By Ronnie Fein
This story originally appeared on The Nosher.
You may be surprised to learn that fish and chips, though wildly popular in England for what seems like an eternity, actually was a specialty of the Portuguese Sephardic Jews who fled the Inquisition in the 16th century and found refuge in the British Isles. Celebrity chef Jamie Oliver referred to this recently in an article in The New York Times, adding that “Dishes evolve, impacted by trade, war, famine and a hundred other forces.”
Among those “other forces” are dishes born of religious ritual. For observant Jews, fish is pareve, a neutral food in kosher terms, thus an easy way to avoid treif (non-kosher food) and possibly include dairy in the same meal. It was especially important for Marranos, the so-called crypto-Jews, who pretended to be Christian during the Inquisition. They ate fish on Fridays, when meat was forbidden by the Church, and also saved some to eat cold the next day at lunch to avoid cooking on Shabbat.

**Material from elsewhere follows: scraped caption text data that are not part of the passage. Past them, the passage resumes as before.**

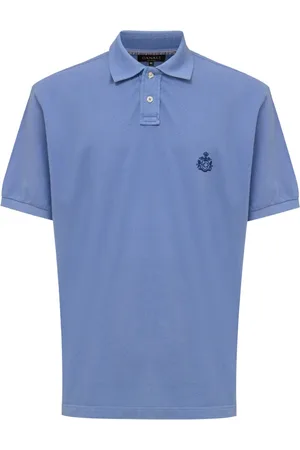 CANALI Top, Herre, Blå, XL, Bomuld, Kortærmet Polo Shirt med Frøknap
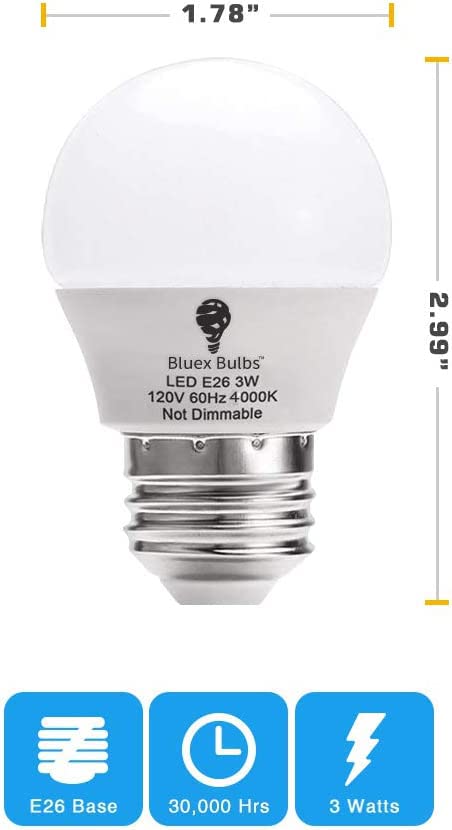 Bluex Bulbs G14 3W LED Light Bulb 4000K Cool White - 25W Equivalent - E26 Base - Ideal for Bedroom, Table Lamp, Ceiling Fan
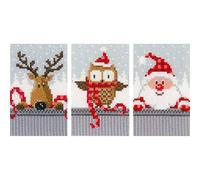 Vervaco Point De Croix Compté Kit Carte De Voeux Complet Set (lot de 3) FIGURES DE NOËL De Broderie Loisir Créatif Maison Decoration Cadeau DIY ca. 10,5 x 15 cm Counted Cross Stitch Embroidery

Frying was natural for Jewish home cooks — think of latkes and sufganyiot — and as the Jewish community began to flourish in England, it spurred a taste for its beloved fried, battered fish throughout the country. According to Claudia Roden’s “The Book of Jewish Food,” Thomas Jefferson tried some on a trip to London and said he ate “fish in the Jewish fashion” during his visit. Alexis Soyer, a French cook who became a celebrated chef in Victorian England, included a recipe for “Fried Fish, Jewish Fashion” in the first edition of his 1845 cookbook “A Shilling Cookery for the People.” Soyer’s recipe notes that the “Jewish manner” includes using oil rather than meat fat (presumably lard), which made the dish taste better, though also made it more expensive.
There’s some dispute about the where and when of “chips” (what we Americans call French fries and the French call pommes frites). Many historians say that deep-fried, cut-up potatoes were invented in Belgium and, in fact, substituted for the fish during hard times. The first time the word “chips” was used was in Charles Dickens’ “A Tale of Two Cities” in 1859: “husky chips of potato, fried with some reluctant drops of oil.”
The official pairing of fish and chips didn’t happen until a few years later, though. Although there are some who dispute it, most authorities say that it is thanks to a Jewish cook, this time a young Ashkenazi immigrant named Joseph Malin, who opened the first British chippy, aka fish and chip shop, in London in 1863. The shop was so successful it remained in business until the 1970s.
Who could foresee that fearful Jewish immigrants hiding their true religion and practicing in secret would be responsible for creating one of the most iconic dishes in the U.K.? The down-home dish that Winston Churchill claimed help the British defeat the Nazis, the comfort food that George Orwell said helped keep the masses happy and “averted revolution.” The dish, by the way, that was among the only foods never rationed during wartime because the British government believed that preserving access to it was a way of keeping up morale. A dish that continues to be a mainstay of the British diet.
Think about that the next time you find yourself feasting on this centuries-old — Jewish? British? — recipe.
These days, some restaurants are putting a new spin on fish and chips. Almond crusted. Baked instead of fried. Quinoa coated. Sweet potato fries instead of regular. And those are all fine; as Oliver says, “Dishes evolve.” But plain old fish and chips endures and probably always will. Good recipes usually do.